Innovative wheat genome research awarded five-year European funding

An ambitious research project to improve global wheat production has been awarded a major slice of European funding.

The project led by Professor Cristobal Uauy at the John Innes Centre will use tools such as gene editing to engineer useful genetic variation in wheat’s huge and notoriously complex genome.

By making the resulting plant material available to breeders, the high-impact project could be critical in increasing productivity in the world’s most widely grown crop.

Professor Uauy is one of 301 leading researchers and scholars to receive a share of €600 million funding announced today by the European Research Council (ERC).

The ERC Consolidator grants recognise high-risk, high impact research and allow project leaders to build up teams to address some of the most urgent questions facing humanity. Professor Uauy’s grant is worth €2m over five years.

“We are delighted and excited to receive this funding because it will help us to address the urgent need for increasing crop yields,” says Professor Uauy. “Despite the need for a 50% increase in crop production by 2050 our current rates of yield increase are insufficient to reach this goal,” he adds.

Wheat research has benefited from a swathe of new resources in recent years – including the publication of the complete sequence of the wheat genome in 2018.
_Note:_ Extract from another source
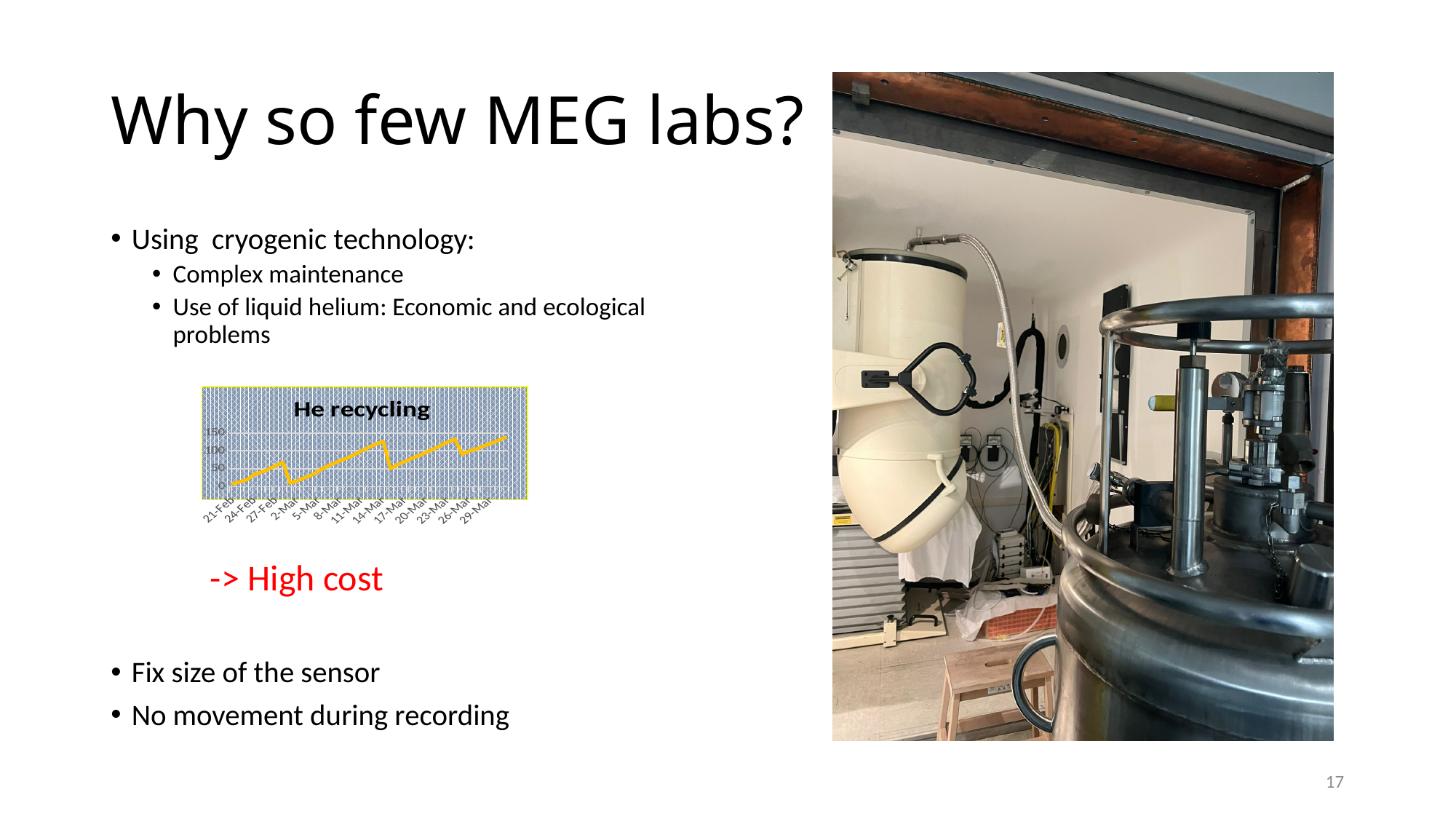
What is the first date label on the x axis of the "He recycling" chart? 21-Feb What is the title of the chart on the slide? He recycling In the "He recycling" chart, is the value at 29-Mar greater or less than 50? greater What is the highest tick value shown on the y axis of the "He recycling" chart? 150 How many date labels are shown on the x axis of the "He recycling" chart? 13 In the "He recycling" chart, which is larger, the value at 21-Feb or the value at 29-Mar? 29-Mar In the "He recycling" chart, is the value at 21-Feb greater or less than 50? less What kind of chart is the "He recycling" chart? line chart In the "He recycling" chart, is the value at 2-Mar greater or less than 50? less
But the polyploid nature of wheat – bread wheat for example has 16 billion pieces of genetic information organised across three sets of chromosomes – means that identifying useful traits remains a major obstacle.

“Having three sets of chromosomes is a bit like having three lights – you don’t see the effect clearly in black and white until all three are switched off,” explains Professor Uauy.

“The other problem is that you have multiple genes that control the trait that we see in the plant. The aim of the project is to prioritise influential genes that are important to agronomic traits and use gene editing and other methods to improve traits in the field.”

“We aim to deliver publicly-accessible germplasm with unique and novel variation that will enhance wheat productivity traits beyond what is traditionally possible.”

The consolidator grant winners will carry out their projects at universities and research centres in 24 different countries across Europe, with Germany (52 grants) the UK (50), France (43) and Netherlands (32) as leading locations.

The research projects proposed by the new grantees cover a wide range of topics in physical sciences and engineering, life sciences, as well as social sciences and humanities.

The ERC received 2,453 research proposals this time, of which approximately 12% will be funded. 31% of grants were awarded to female applicants. This new round of grants should create around 2,000 jobs for postdoctoral researchers, PhD students and other staff working in the grant winners’ research teams.